Four to six smaller meals a day is better, like stoking a fire frequently with small pieces of wood instead of one massive, bloated log. I eat low-sugar cereal with low-fat milk for breakfast (many varieties), soup for lunch (again lots of variety) have a snack/meal in the pm (veg/fruit/protein bar) and a giant salad for dinner with low- or no-fat dressing and one piece of bread. Done right, that’s about 1500-1600 Calories per day, and I’m never hungry. Do that six days a week, then on the seventh feel free to eat as much as you want of whatever you like. Make yourself do it. This is the key to my “Deliberately Fail at Dieting and Lose Weight Permanently” plan. The day off (a) makes you remember how big you’d be if you ate like this every day, and also (b) rewards you quite memorably and deliciously for six days of tenacity, and © reminds you that YOU are in control, not some “diet”. It also (d) satisfies the urge you’ll have anyway to binge, which will happen. For most people that “wrecks” their diet and gives them the excuse they needed to go back to the old bag of Doritos and 2-liter Coke plan, feeling guilty, remorseful, like a failure. For us, it was a planned weekly event, eagerly anticipated and enjoyed with relish (oops) which (e) gives us the mental and attitudinal energy to go yet another six days on the normal healthy eating plan, where food is really to fuel and maintain the body, in a reasonably tasty way. Only on day 7 is food strictly a tool for pleasure.

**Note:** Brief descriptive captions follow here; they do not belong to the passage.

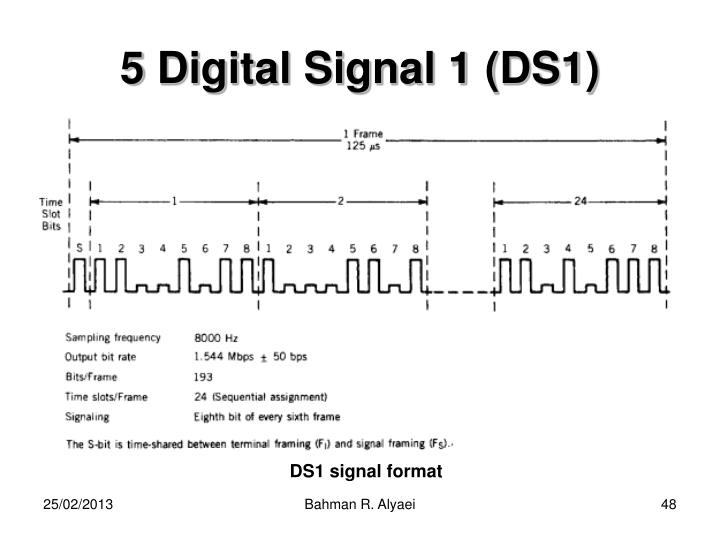 5 Digital Signal 1 (DS1)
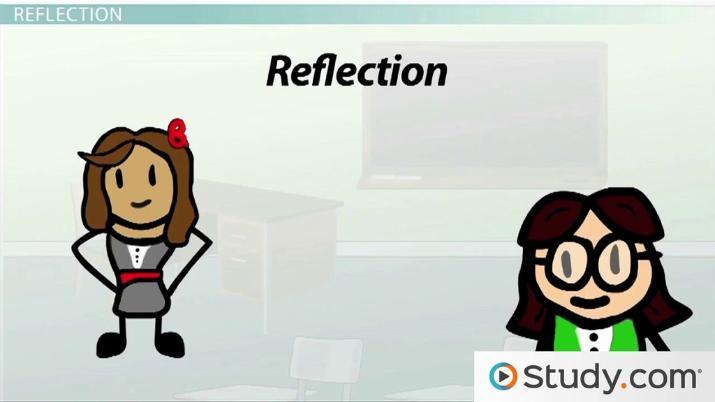 Becoming an Effective Teacher - Video  Lesson Transcript Study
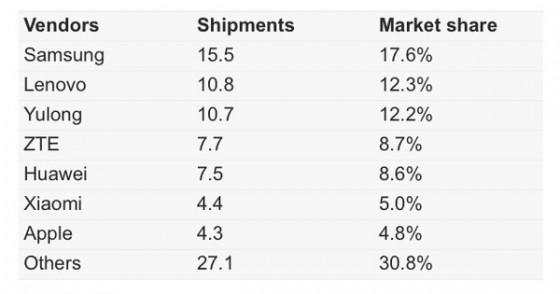 2013年二季度国内智能手机出货量,小米超过苹果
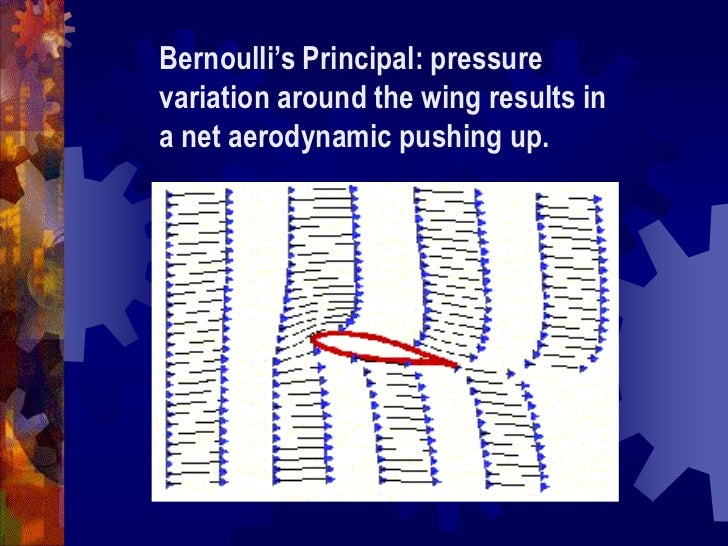 Bernoulli's Principal: pressure variation around the wing results in a net aerodynamic pushing up.<br />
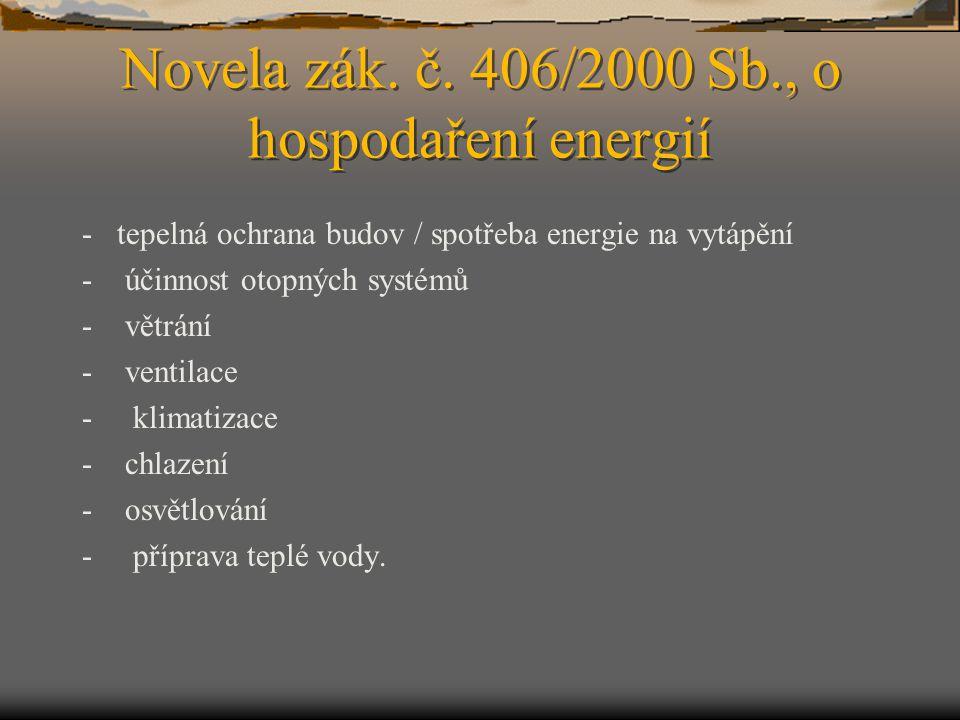 Novela zák. č. 406/2000 Sb., o hospodaření energií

On this plan, if you happen to want a chocolate-covered cherry on any given day, you get to have it. Just look on the box and take its 120 or so calories into account, and slurp away. Want a beer? Go ahead! 200 of your daily Calories is all it costs. No restrictions. No denial. No weighing. No forbidden foods. No complicated “food mixing”. Once you learn the values of your foods, you won’t need to even consult the book anymore.
If sodium in soups concerns you, eat something else for lunch. Might I suggest another salad. Constantly affirming “I crave salads” until your subconscious mind believes it is also very useful and effective. It sounds goofy, and it’s OK to chuckle a bit at what we have to do to trick our minds into believing the programs WE want them to, but it works, and that’s what’s important. The image in the mirror will confirm the wisdom of your choices.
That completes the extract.